Nach sechs Jahren hat Ulrich Windscheid am Montagabend den Vorsitz der Steinfurter FDP abgegeben.

Dienstag, 27.02.2018, 15:02 Uhr

Ulrich Windscheid (l.) stellte sich am Montag nicht zur Wiederwahl, für ihn übernimmt Kira Jörg (M.) die Leitung der Ortsliberalen.
Ulrich Windscheid (l.) stellte sich am Montag nicht zur Wiederwahl, für ihn übernimmt Kira Jörg (M.) die Leitung der Ortsliberalen. Foto: Hilgemann

Martin Kotes , Uwe Weber und Ulrich Hoyer verstärken den Vorstand als Beisitzer, Kai Kunz als Schatzmeister und Wolfgang Priggen wurden als Beisitzer bestätigt.

Regina Hemker-Möllering, Dr. Volker Gutberlet, Franz Kohne und Oswald Matthes schieden aus dem Ortsvorstand der Liberalen aus.

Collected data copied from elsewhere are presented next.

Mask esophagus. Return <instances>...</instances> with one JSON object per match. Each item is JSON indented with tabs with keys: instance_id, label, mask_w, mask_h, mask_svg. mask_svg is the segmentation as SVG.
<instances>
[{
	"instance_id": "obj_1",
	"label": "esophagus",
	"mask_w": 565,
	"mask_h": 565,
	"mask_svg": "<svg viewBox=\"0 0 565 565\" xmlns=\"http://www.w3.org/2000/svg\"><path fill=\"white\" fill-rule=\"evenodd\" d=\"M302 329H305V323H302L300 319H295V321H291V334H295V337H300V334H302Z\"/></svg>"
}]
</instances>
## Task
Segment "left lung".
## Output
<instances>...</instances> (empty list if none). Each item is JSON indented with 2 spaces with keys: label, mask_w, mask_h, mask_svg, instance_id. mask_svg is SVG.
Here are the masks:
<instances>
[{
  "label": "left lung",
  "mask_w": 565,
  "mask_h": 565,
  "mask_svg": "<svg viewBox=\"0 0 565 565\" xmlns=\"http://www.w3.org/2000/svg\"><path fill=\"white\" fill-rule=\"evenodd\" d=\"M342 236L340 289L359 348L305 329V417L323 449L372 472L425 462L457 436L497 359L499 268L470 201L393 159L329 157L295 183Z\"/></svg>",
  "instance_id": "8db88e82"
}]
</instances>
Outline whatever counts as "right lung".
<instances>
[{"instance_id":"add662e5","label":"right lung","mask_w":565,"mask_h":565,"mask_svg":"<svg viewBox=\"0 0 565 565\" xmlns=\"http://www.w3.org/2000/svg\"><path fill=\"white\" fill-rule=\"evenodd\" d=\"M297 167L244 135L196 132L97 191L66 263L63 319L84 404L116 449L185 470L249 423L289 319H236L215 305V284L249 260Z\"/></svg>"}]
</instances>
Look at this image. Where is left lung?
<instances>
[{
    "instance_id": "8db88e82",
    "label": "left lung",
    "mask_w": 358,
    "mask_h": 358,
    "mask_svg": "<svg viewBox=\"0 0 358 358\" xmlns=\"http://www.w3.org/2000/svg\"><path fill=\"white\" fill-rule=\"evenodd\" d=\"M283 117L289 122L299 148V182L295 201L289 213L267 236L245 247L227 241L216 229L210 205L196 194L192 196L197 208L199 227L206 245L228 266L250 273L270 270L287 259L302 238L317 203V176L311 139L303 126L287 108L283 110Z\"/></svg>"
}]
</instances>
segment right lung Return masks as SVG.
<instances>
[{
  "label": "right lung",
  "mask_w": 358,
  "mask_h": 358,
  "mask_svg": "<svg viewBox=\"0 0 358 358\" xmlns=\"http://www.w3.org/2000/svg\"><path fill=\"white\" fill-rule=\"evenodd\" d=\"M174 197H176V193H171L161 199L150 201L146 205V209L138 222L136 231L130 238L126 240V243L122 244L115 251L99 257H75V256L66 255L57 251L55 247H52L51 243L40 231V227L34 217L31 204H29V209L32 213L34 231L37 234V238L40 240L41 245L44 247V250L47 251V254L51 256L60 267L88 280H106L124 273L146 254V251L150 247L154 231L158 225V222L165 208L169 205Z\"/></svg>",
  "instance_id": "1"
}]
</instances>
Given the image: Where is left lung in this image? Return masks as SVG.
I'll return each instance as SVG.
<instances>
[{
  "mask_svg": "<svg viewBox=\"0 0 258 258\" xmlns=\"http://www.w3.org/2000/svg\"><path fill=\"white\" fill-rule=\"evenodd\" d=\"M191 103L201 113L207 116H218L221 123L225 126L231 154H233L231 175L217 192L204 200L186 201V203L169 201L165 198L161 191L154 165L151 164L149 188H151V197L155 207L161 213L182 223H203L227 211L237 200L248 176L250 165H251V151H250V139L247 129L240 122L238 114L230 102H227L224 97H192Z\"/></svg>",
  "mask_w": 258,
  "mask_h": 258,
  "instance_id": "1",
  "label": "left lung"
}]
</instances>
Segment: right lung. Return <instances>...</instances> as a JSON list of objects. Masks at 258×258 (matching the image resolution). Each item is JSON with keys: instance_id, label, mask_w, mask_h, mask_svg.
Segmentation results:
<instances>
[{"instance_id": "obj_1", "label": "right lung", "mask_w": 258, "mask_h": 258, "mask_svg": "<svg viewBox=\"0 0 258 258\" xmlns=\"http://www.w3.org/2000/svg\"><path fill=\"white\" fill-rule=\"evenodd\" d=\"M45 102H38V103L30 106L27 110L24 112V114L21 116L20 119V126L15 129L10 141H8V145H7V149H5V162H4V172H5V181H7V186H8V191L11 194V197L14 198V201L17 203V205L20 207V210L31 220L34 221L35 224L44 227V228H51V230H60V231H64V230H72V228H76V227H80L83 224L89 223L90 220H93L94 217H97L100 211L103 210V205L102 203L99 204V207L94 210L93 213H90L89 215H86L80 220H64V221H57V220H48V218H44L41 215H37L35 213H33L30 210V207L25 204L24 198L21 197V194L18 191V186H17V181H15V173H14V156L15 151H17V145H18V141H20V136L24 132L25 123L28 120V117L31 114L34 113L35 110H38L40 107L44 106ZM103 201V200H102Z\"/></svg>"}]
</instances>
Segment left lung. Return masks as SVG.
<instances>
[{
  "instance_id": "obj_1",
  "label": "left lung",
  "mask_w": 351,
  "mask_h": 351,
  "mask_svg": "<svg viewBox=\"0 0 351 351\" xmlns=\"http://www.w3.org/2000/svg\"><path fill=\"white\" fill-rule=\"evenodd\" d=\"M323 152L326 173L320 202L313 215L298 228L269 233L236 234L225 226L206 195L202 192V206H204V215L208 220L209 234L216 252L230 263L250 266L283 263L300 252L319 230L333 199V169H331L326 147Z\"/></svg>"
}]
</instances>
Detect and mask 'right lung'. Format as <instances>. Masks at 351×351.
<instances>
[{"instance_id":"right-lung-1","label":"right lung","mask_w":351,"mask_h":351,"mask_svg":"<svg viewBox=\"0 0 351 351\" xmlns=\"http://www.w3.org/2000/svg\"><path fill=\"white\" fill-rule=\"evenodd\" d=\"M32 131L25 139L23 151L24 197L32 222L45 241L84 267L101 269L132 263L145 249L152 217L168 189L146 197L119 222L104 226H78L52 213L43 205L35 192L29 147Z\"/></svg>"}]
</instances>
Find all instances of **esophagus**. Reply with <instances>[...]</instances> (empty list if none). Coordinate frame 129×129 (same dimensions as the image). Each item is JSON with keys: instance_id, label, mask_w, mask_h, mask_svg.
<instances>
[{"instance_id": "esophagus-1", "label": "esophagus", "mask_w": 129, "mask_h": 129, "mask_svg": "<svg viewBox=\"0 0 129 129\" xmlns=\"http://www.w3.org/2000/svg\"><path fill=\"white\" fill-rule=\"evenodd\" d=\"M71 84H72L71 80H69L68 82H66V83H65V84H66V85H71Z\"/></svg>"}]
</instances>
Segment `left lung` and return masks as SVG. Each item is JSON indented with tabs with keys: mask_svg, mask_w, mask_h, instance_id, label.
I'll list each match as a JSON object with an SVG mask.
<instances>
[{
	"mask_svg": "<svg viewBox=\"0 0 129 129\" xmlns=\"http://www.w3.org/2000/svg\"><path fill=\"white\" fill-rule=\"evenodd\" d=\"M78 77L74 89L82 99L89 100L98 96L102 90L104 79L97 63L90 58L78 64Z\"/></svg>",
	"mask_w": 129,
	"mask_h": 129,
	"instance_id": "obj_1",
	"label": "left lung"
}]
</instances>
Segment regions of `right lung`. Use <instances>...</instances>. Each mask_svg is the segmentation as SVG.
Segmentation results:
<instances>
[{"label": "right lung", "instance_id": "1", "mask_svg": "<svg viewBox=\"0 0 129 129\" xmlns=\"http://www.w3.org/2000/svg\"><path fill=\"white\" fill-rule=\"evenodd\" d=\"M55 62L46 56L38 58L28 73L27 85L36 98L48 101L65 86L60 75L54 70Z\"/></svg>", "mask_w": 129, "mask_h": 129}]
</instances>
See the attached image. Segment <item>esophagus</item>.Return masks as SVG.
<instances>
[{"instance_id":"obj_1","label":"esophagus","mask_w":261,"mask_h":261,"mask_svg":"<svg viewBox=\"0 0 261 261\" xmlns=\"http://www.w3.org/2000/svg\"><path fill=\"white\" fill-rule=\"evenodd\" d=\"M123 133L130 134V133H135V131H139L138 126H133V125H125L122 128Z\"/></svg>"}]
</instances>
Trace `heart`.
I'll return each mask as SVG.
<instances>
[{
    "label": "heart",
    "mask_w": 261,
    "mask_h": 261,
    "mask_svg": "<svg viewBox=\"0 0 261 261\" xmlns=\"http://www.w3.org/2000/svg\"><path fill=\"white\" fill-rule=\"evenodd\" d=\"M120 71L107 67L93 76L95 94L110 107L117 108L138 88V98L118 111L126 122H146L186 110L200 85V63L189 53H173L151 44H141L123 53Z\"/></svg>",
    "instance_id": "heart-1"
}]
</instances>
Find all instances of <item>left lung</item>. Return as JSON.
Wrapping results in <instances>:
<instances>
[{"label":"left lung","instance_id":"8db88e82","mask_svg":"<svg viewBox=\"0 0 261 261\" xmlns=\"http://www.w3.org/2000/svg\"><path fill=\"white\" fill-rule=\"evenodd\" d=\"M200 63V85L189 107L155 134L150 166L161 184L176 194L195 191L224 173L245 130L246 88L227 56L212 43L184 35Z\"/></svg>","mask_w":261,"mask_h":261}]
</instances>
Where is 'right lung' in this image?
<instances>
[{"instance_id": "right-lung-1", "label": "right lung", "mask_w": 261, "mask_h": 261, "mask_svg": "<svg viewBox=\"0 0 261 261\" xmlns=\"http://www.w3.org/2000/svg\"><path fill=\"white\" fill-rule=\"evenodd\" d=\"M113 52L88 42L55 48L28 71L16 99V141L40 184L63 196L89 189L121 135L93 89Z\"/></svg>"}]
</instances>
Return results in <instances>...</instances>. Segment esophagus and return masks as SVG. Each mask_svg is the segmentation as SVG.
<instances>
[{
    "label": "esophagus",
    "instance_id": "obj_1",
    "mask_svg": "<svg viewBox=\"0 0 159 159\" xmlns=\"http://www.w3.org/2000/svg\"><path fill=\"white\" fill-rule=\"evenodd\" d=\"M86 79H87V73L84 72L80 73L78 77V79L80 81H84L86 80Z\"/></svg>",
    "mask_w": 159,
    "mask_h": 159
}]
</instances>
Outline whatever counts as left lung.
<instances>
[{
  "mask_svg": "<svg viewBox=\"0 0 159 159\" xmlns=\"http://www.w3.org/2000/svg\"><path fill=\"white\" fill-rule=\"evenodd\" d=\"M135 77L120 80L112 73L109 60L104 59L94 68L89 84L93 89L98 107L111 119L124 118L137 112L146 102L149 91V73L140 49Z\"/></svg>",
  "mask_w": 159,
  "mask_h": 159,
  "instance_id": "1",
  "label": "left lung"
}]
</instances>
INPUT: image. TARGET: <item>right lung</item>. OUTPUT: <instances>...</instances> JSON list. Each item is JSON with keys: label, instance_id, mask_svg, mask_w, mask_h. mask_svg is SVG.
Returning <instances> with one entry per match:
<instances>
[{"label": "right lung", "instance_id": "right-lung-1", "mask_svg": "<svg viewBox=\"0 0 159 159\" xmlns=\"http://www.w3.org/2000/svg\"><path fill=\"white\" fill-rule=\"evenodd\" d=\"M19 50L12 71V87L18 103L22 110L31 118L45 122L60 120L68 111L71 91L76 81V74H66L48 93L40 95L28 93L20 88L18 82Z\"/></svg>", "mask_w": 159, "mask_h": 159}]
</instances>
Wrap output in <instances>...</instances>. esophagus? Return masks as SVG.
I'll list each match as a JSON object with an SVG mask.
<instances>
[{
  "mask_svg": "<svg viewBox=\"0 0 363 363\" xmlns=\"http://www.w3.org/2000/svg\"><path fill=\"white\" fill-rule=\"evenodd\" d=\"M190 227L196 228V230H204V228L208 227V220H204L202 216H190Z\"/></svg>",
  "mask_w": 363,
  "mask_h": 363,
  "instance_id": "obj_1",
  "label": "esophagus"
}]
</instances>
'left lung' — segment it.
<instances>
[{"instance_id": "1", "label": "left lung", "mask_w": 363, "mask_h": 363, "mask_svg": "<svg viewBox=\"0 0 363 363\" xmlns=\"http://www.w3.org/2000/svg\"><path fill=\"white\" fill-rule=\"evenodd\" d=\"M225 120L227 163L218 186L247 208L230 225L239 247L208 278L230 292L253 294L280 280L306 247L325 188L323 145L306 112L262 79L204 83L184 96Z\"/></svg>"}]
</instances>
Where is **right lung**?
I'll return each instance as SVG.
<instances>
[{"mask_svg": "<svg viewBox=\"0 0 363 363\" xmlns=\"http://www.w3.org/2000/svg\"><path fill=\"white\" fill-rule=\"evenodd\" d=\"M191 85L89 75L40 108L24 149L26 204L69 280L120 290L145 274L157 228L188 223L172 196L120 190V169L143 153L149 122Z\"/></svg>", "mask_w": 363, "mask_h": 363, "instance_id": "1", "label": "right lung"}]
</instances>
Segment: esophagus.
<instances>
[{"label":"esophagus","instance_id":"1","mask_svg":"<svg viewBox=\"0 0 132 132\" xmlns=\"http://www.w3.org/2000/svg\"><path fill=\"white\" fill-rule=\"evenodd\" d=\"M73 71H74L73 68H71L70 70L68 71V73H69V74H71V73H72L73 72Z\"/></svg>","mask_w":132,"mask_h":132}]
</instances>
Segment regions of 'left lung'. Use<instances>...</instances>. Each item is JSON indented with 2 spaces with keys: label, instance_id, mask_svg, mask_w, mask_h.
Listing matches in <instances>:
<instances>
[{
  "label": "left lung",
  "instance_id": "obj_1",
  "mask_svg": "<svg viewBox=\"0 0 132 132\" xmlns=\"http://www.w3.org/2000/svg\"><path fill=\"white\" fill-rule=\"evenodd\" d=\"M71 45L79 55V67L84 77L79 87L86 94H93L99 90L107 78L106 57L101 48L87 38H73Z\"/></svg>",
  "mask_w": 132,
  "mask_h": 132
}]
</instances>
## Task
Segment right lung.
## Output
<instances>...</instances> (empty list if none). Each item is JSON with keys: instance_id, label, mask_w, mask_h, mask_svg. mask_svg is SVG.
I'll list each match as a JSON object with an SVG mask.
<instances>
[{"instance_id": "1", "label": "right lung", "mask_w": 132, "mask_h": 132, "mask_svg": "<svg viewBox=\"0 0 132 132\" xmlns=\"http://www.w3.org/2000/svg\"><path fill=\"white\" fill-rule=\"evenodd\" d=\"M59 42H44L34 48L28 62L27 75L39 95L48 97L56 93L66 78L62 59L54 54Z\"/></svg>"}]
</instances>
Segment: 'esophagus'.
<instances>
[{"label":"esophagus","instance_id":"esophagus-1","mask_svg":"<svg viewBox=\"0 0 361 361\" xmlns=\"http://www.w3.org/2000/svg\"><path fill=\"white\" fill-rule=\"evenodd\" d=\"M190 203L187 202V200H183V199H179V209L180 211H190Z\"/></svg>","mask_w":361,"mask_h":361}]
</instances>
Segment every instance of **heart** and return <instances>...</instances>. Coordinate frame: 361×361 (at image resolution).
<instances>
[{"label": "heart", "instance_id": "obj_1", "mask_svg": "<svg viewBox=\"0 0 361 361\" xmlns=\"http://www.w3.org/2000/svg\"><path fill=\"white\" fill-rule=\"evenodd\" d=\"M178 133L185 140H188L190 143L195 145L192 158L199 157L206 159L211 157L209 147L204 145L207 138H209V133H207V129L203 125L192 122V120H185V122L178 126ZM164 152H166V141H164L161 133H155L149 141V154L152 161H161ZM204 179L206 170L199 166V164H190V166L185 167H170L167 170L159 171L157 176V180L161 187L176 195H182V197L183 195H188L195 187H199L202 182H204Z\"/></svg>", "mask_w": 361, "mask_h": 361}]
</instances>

Die neue Vorsitzende stammt gebürtig aus dem Emsland, kam aber schon Anfang der 1970er Jahre nach Steinfurt, wo sie als Stationsschwester im Marienhospital arbeitete. Nach einem kurzen Intermezzo in Schwaben kehrte sie gemeinsam mit ihrem Mann Theodor, der zunächst als Chirurg ebenfalls im Marienhospital arbeitete und sich später als Radiologe selbstständig machte, nach Borghorst zurück. In die FDP trat sie erst vor zwei Jahren ein, sagt aber von sich selbst: „Ich war schon immer FDP-Wählerin.“

Den Ausschlag dafür habe ein geselliger Abend gegeben, bei dem auch die Bürgermeisterin und ihr Mann anwesend gewesen seien. „Uli (Hoyer) war da sicher beteiligt, in die FDP einzutreten.“

Für ihren politischen Alltag setzt sich die 64-jährige Mutter von drei Kindern und Großmutter von sechs Enkelkindern als Ziel: „Kommunale Arbeit bedeutet für mich, auf Andere zuzugehen und zu hören, ob es Dinge gibt, die wir als Partei positiv beeinflussen können.“ Ganz im liberalen Geist findet sie, dass „Eigenverantwortung und ein selbstbestimmtes Leben mit Belohnung für erbrachte Leistungen“ das Leben lebenswert machten.

Im Anschluss an ihre Wahl dankte Kira Jörg ihrem Vorgänger Ulrich Windscheid für seine „sehr gute Arbeit“ und freute sich, dass er als Vorsitzender der FDP-Ratsfraktion dem Parteivorstand weiterhin erhalten bleibt.

In ihrer Antrittsrede machte sie deutlich, dass das Wiedererstarken der FDP seit den letzten Wahlen durch entsprechend gute Arbeit vor Ort bestätigt werden müsse.